Looking through the code, I think the answer to "would mathlib accept this multi-thousand line file" (which is my interpretation of the title of this thread) is "not without a large amount of further work". Some of the code is good, some is terrible (e.g. have _ := hn0), and as usual with LLM-generated code there are far too many definitions almost none of which have any API, and some of the proofs are far too long.

Kevin Buzzard (Feb 27 2026 at 15:10):

Screenshot 2026-02-27 at 15.09.58.png

Another typical issue with LLM-generated code is the "wall of have phenomenon". (this is in the middle of a 100-line proof).

J. J. Issai (project started by GRP) (Feb 27 2026 at 22:22):

Violeta Hernández said:

How are you verifying the cases below 2304? I know that for Bertrand's postulate you also get a similarly large lower bound, but then it turns out you only have to check that about 20 numbers are prime. Does something similar happen here?

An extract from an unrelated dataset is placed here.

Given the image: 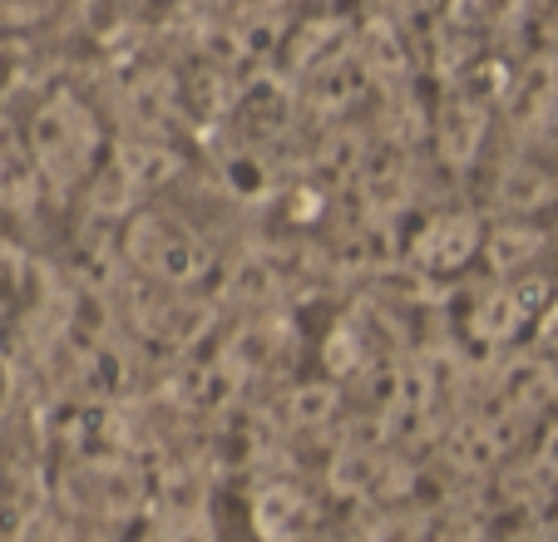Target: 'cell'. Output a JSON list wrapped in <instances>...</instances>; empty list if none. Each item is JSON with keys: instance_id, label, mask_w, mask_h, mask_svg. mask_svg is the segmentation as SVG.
I'll return each mask as SVG.
<instances>
[{"instance_id": "obj_1", "label": "cell", "mask_w": 558, "mask_h": 542, "mask_svg": "<svg viewBox=\"0 0 558 542\" xmlns=\"http://www.w3.org/2000/svg\"><path fill=\"white\" fill-rule=\"evenodd\" d=\"M124 261L144 282L173 286V292H193L213 271V251L189 222L169 218V212H138L124 227Z\"/></svg>"}, {"instance_id": "obj_2", "label": "cell", "mask_w": 558, "mask_h": 542, "mask_svg": "<svg viewBox=\"0 0 558 542\" xmlns=\"http://www.w3.org/2000/svg\"><path fill=\"white\" fill-rule=\"evenodd\" d=\"M95 153H99L95 114L74 95H54L45 104L40 124H35V168H40V177H50L54 188H70V183L89 177Z\"/></svg>"}, {"instance_id": "obj_3", "label": "cell", "mask_w": 558, "mask_h": 542, "mask_svg": "<svg viewBox=\"0 0 558 542\" xmlns=\"http://www.w3.org/2000/svg\"><path fill=\"white\" fill-rule=\"evenodd\" d=\"M544 296H548V282L538 271H529V276H499V282L470 306V335L485 345L519 341V335L548 311Z\"/></svg>"}, {"instance_id": "obj_4", "label": "cell", "mask_w": 558, "mask_h": 542, "mask_svg": "<svg viewBox=\"0 0 558 542\" xmlns=\"http://www.w3.org/2000/svg\"><path fill=\"white\" fill-rule=\"evenodd\" d=\"M411 257L421 261L435 276H450V271H464L474 257H485V227L464 212H440L430 227L415 237Z\"/></svg>"}, {"instance_id": "obj_5", "label": "cell", "mask_w": 558, "mask_h": 542, "mask_svg": "<svg viewBox=\"0 0 558 542\" xmlns=\"http://www.w3.org/2000/svg\"><path fill=\"white\" fill-rule=\"evenodd\" d=\"M548 237L534 227V222L514 218L505 222V227L485 232V261L495 267V276H529L534 271V261L544 257Z\"/></svg>"}, {"instance_id": "obj_6", "label": "cell", "mask_w": 558, "mask_h": 542, "mask_svg": "<svg viewBox=\"0 0 558 542\" xmlns=\"http://www.w3.org/2000/svg\"><path fill=\"white\" fill-rule=\"evenodd\" d=\"M158 542H218V538H213L208 513H203L198 503H189L183 513L163 518V528H158Z\"/></svg>"}]
</instances>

Sylvester's original proof showed (using instead the form (m+1)(m+2)...(m+n) ) that the result held for m>n^2 and then for 13<n<3000 by a largish table of prime gaps. Erdos provides no such argument for small cases, and I suspect that is not happening in the repo being submitted/refactored. I imagine that a hand-coded version could work for the check along the lines of Sylvester's argument, but a lot of lines of code would be spent on k<= 13 because of the formalization challenges.

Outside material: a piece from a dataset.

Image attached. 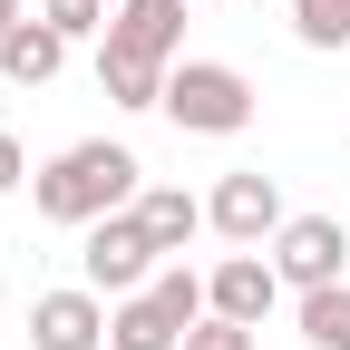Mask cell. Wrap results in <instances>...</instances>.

Coder-Osman (Feb 28 2026 at 03:39):

Thanks, this is very helpful feedback.
I agree with your assessment: in its current form, this draft is not ready for mathlib. Some parts are in decent shape, but there is clearly a lot of cleanup and restructuring still needed. In particular, I need to break the file into smaller units, remove many ad hoc definitions in favor of a better API, shorten some of the longer proofs, and clean up the proof style throughout.
I’ll take this as a guide for the next round of refactoring.

Violeta Hernández (Feb 28 2026 at 05:38):

Mathlib could accept this result, polished up, to answer your original query.

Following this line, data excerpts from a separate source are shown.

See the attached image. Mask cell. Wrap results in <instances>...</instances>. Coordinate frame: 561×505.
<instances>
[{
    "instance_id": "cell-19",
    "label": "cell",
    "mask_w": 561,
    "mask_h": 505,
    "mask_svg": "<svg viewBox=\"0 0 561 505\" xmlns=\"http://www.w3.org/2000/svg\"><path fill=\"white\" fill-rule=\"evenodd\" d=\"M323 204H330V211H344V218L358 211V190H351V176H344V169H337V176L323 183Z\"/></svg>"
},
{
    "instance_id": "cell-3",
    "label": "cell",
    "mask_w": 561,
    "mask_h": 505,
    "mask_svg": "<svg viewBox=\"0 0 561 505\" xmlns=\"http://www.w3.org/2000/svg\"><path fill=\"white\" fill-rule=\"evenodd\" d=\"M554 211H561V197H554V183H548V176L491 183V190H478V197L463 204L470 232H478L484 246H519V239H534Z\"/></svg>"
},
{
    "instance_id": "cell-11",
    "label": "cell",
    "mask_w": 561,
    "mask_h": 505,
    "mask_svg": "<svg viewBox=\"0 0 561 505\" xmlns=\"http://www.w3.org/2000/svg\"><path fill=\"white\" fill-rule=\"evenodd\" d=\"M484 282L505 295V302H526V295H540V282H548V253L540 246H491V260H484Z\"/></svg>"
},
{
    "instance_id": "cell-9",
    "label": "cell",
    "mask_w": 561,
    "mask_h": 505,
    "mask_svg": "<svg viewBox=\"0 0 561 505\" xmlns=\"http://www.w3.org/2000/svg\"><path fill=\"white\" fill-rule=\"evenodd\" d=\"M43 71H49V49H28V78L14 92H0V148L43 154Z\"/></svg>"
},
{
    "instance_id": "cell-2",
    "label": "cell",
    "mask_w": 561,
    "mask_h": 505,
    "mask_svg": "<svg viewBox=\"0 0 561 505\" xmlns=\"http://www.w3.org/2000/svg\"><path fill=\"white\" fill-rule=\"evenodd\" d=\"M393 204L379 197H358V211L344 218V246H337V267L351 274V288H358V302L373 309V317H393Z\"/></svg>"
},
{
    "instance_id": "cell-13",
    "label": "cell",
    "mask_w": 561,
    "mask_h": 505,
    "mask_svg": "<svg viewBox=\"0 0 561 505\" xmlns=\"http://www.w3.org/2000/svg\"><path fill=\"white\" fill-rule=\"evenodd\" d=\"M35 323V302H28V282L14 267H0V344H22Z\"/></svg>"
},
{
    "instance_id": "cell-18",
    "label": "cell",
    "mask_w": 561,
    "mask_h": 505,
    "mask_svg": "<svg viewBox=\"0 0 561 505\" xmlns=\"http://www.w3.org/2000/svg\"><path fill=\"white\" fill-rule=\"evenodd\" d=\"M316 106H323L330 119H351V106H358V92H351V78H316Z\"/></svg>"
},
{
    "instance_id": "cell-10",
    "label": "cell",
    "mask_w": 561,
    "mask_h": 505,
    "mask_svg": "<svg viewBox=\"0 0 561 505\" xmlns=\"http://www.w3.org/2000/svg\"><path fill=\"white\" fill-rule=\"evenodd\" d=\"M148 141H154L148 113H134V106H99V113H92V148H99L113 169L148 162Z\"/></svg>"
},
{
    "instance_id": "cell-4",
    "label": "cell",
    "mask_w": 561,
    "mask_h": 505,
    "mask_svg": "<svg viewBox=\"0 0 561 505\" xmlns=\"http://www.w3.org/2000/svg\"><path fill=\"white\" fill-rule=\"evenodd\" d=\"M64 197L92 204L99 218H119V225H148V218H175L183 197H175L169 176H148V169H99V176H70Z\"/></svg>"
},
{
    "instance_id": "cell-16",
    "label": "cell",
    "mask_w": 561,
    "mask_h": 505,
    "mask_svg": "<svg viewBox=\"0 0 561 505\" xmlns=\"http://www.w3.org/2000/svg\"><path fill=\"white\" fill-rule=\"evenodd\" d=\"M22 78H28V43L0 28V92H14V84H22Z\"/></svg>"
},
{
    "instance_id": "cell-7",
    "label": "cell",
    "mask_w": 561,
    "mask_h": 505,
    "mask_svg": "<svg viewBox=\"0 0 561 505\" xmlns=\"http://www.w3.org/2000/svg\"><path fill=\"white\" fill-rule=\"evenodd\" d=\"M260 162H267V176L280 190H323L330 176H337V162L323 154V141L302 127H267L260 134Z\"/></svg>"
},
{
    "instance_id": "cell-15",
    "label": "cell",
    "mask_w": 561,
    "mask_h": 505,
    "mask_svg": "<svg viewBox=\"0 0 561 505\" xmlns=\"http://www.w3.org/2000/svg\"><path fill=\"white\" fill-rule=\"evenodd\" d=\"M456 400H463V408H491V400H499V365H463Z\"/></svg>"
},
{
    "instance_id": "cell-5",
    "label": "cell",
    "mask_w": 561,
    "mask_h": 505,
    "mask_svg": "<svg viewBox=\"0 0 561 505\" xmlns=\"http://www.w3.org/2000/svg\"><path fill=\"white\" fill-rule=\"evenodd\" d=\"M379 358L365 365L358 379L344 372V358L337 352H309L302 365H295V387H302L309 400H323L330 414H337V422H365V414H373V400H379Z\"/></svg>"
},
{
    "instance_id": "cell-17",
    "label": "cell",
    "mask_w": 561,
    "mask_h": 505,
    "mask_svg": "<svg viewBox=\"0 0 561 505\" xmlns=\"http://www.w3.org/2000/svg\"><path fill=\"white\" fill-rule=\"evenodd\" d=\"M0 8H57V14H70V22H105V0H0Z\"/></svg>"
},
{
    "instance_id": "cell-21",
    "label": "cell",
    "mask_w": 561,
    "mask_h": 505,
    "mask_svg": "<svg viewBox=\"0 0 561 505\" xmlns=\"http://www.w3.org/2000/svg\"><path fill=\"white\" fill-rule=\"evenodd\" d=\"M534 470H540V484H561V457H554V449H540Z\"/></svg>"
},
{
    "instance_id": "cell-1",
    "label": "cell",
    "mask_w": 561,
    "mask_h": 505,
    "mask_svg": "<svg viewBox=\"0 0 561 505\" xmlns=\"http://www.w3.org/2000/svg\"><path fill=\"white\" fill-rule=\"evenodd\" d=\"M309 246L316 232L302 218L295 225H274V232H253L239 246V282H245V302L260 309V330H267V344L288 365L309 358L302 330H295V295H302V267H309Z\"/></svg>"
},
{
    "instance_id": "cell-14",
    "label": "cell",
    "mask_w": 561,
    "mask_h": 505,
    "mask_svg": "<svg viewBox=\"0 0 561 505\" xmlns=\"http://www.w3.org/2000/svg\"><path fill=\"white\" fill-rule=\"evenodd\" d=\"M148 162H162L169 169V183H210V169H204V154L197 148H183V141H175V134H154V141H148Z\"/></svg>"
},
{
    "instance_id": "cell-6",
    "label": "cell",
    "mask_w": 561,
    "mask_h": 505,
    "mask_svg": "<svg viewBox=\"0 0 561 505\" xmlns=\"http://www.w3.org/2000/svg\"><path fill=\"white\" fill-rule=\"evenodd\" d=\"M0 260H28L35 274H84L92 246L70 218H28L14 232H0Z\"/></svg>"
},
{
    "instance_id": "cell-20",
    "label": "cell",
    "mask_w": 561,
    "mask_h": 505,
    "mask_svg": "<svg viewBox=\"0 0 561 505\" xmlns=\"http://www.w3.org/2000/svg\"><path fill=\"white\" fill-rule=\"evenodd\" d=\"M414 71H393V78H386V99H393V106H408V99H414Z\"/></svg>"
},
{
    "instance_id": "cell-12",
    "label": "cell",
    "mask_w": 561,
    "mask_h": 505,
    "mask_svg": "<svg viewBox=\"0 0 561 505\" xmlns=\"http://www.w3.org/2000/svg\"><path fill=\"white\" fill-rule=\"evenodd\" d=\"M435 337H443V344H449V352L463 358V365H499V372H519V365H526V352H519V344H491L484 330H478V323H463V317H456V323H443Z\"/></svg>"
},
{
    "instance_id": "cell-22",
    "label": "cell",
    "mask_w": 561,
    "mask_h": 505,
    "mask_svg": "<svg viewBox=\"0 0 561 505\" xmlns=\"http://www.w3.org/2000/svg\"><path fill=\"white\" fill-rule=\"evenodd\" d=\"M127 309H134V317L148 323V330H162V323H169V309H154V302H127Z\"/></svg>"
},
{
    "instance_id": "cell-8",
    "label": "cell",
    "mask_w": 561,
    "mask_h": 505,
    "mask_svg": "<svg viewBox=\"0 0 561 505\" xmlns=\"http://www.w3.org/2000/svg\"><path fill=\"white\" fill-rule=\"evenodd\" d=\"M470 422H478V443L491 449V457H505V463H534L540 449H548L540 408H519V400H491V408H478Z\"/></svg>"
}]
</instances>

Kevin Buzzard (Feb 28 2026 at 08:37):

I agree. I am also not at all convinced that a human with no experience of writing mathlib-standard code and armed with an LLM, however expensive, could pull this off. The LLMs aren't yet good enough and if a concerted effort is made by the human to use it to make mathlib-standard PRs it won't be long before human reviewers become exasperated with the slop and just stop reviewing. That's the unfortunate state of affairs right now.

In general the community is perfectly well aware that an arbitrary mathematical result at Masters level can currently be formalised into code that compiles by a sufficiently expensive machine, and they are also well aware that this is nowhere near enough to get it into mathlib. On the other hand there is a whole crowd of people out there who are not part of this community and who are not aware of this and each of them seems to need to be told individually.

J. J. Issai (project started by GRP) (Feb 28 2026 at 09:00):

How about this statement (after fixing syntax errors)?

theorem exists_prime_gt_k_and_dvd_irred_arithprog_k
    {n k d : } (hk : 0 < k) (hkn : k <= n) (hnd: 1=gcd n d) :
     p : , p.Prime  k < p  p  \prod i in Icc 1  k , (n + i*d)

Would that be accepted as well (and would it displace the first theorem, which is the case d=1)? Or would both have a place in Mathlib?

Coder-Osman (Feb 28 2026 at 09:01):

Thanks — this is a fair point, and I understand the distinction you’re making between “code that compiles” and “code that is actually suitable for mathlib.”

I’ll continue restructuring the proof and cleaning up the code with mathlib standards in mind. I’m not expecting reviewers to help polish an LLM-generated draft into an acceptable PR; that part is my responsibility. My goal is to reduce the amount of ad hoc material, improve the API and proof structure, and only ask for review once the development is in much better shape.